SELECTED TEXT →
****************************************
What the script does manage to convey is the ambiguity surrounding the actions of practically everyone involved in the rise of Nazi Germany. When Judge Haywood pronounces his verdict at the end, we agree with his insistence on making individuals accountable for their acts; but at the same time we never lose sight of the points the defence attorney makes in his closing speech – about moral relativism, about Churchill’s praise of Hitler while the Third Reich was building its strength, about American complicity in the growth of industrial Germany, about the long and complex series of events that allowed the horrors of Auschwitz to take place.

Today, more than 15 years after I first watched Judgment at Nuremberg, it’s easier for me to see the flaws – for instance, that some scenes are static and heavy-handed. But it was very courageous for the time, and it certainly didn’t pander shamelessly to the box-office or attempt to spoon-feed a mass audience. And while some of the courtroom scenes are clumsily shot (you can almost sense that the cameraman was running out of places to put his equipment in this claustrophobic setting), it still looks good as a whole and its most powerful moments haven't dated at all.
****************************************
[Data entries]
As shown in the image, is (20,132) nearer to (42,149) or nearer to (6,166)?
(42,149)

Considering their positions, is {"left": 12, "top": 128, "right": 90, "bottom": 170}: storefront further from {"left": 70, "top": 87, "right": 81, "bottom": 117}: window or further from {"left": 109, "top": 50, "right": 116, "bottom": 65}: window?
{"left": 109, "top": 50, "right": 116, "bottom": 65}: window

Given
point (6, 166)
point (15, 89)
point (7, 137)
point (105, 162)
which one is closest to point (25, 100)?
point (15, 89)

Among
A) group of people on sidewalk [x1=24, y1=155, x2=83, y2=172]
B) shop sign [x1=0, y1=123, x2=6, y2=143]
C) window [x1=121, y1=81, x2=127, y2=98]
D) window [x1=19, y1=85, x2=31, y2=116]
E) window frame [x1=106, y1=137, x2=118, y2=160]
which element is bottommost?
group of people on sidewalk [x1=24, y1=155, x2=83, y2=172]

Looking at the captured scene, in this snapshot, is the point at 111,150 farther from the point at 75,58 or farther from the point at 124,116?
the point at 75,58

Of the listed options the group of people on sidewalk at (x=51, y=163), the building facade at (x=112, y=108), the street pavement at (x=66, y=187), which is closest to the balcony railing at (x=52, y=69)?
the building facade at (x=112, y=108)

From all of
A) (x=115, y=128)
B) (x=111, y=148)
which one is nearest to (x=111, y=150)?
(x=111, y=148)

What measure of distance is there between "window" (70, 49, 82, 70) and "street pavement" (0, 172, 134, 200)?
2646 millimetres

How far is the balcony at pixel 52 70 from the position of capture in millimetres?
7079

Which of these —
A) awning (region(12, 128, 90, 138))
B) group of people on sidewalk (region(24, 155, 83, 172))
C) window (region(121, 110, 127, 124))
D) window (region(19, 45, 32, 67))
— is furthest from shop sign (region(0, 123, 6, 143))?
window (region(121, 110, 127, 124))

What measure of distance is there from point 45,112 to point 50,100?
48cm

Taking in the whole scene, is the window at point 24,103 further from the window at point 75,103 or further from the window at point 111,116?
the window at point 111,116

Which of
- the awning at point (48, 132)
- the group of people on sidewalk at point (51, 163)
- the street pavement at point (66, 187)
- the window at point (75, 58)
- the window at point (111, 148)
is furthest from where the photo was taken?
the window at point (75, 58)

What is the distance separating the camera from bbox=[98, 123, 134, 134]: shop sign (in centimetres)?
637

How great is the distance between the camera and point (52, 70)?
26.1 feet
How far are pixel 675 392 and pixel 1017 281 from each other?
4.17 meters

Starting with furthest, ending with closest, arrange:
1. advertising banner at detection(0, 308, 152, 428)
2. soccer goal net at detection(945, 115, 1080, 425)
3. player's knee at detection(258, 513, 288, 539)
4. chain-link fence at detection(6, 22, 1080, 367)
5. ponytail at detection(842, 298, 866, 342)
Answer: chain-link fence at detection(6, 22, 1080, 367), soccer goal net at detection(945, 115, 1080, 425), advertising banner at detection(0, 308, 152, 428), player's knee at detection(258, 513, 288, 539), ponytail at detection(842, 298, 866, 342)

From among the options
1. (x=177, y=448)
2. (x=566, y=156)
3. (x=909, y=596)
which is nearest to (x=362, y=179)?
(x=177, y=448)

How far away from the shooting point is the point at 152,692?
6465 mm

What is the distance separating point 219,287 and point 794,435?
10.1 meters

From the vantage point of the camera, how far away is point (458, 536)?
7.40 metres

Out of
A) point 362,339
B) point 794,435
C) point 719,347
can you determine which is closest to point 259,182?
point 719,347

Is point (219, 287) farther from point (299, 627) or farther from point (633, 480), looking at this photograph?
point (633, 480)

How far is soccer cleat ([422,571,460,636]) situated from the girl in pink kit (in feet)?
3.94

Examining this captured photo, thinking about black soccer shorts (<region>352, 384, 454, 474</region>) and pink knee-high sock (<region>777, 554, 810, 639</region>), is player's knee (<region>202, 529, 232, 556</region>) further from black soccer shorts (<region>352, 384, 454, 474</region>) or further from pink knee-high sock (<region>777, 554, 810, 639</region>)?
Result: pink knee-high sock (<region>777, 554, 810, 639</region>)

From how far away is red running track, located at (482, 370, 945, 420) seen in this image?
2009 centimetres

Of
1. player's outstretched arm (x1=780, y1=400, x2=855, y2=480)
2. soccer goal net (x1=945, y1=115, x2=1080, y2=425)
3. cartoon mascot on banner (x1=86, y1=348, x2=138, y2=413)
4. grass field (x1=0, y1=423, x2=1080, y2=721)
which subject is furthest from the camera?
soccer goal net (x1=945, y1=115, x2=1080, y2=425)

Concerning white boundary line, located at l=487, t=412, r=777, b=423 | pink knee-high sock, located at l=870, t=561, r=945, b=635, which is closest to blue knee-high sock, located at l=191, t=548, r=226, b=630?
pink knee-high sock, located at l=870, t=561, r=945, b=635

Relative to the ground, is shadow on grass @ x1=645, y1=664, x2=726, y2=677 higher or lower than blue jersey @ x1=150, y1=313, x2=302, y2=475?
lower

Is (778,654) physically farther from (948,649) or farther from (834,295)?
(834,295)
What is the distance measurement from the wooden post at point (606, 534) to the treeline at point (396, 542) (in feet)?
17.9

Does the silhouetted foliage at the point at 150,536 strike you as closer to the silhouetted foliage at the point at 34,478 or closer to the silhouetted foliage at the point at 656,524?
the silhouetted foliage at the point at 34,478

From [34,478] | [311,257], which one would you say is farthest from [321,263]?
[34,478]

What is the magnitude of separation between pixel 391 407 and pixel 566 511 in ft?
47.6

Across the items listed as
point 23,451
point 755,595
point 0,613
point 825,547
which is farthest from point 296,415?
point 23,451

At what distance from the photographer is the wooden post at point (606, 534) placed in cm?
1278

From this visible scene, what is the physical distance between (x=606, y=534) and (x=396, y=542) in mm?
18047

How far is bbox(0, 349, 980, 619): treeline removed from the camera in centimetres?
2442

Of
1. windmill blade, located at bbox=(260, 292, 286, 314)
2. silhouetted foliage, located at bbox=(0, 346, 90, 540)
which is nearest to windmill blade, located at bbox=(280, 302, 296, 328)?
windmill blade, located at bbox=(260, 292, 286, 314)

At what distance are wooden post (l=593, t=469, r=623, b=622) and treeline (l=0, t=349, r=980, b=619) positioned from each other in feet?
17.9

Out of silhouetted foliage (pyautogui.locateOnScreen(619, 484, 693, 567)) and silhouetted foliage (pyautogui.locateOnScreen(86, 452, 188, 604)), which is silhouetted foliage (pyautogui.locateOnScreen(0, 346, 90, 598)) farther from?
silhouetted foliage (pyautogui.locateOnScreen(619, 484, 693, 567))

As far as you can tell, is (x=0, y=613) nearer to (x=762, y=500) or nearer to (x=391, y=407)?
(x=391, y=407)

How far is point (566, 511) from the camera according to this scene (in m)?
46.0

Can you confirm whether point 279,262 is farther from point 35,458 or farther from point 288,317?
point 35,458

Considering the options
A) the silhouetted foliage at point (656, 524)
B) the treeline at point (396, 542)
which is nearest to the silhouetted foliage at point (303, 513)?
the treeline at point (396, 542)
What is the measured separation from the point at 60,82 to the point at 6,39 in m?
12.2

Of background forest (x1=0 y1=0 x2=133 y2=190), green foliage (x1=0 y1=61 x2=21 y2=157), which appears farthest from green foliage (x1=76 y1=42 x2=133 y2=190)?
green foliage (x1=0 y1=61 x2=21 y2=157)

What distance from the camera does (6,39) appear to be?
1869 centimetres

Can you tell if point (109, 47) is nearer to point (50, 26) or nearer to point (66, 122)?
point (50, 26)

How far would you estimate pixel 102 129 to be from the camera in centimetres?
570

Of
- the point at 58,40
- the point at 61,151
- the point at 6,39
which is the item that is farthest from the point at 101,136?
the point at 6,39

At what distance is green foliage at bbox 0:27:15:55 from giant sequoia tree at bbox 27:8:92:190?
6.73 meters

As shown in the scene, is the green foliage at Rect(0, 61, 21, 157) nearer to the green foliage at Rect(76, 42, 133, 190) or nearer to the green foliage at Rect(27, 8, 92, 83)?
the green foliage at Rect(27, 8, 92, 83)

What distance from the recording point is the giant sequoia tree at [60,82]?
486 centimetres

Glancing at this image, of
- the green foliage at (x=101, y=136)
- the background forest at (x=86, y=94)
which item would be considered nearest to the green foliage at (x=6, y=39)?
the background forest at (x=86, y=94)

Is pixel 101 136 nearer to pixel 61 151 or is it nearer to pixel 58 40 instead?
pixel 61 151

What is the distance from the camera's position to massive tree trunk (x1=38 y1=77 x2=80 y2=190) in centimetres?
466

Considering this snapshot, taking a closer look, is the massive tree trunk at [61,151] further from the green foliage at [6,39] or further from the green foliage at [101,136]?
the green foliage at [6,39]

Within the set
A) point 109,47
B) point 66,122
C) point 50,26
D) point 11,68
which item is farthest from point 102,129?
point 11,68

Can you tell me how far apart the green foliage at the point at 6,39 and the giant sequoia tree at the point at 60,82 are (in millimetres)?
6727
****************************************
EXERCISES TO COMPLETE →
**1.** In the film review, what does Judge Haywood insist on when he pronounces his verdict?
**2.** In the film review, change the passage starting with "What the script" and going on through "to take place.", putting "final argument" in place of "closing speech".
**3.** Write what comes next in the review of Judgment at Nuremberg, picking up after its last sentence.
The data entries are material separate from the film review.

WRITTEN RESPONSES →
**1.** He insists on making individuals accountable for their acts.

**2.**
What the script does manage to convey is the ambiguity surrounding the actions of practically everyone involved in the rise of Nazi Germany. When Judge Haywood pronounces his verdict at the end, we agree with his insistence on making individuals accountable for their acts; but at the same time we never lose sight of the points the defence attorney makes in his final argument – about moral relativism, about Churchill’s praise of Hitler while the Third Reich was building its strength, about American complicity in the growth of industrial Germany, about the long and complex series of events that allowed the horrors of Auschwitz to take place.

**3.**
Star power

Kramer says in his interview:
Do you think United Artists wanted to make Judgment at Nuremberg, the story of a Nazi trial? They weren’t at all interested in those people in the ovens and the crooked judges. I studded it with stars to get it made as a film so that I would reach out to a mass audience.
Given those conditions, I think he did extremely well. It’s all very well to condemn a film for having too many big names in it, but why not simply judge the performances on their own terms? Watching Judgment at Nuremberg, hardly ever does one get the impression that star power is intruding on the film’s basic function. Spencer Tracy, that master of understatement, is the anchor here as the old judge, showing as he so often did that great acting doesn’t have to be about flashy, attention-grabbing moments (the sort that run with the nomination announcements at award shows) or playing a variety of characters with different looks and accents. In Tracy’s best work, everything could hinge on a single glance, or on the way his character listened to and responded to something said by someone else – and there are many such moments in this film; the moral dilemmas Judge Haywood faces give the actor a lot of scope for internalising his feelings.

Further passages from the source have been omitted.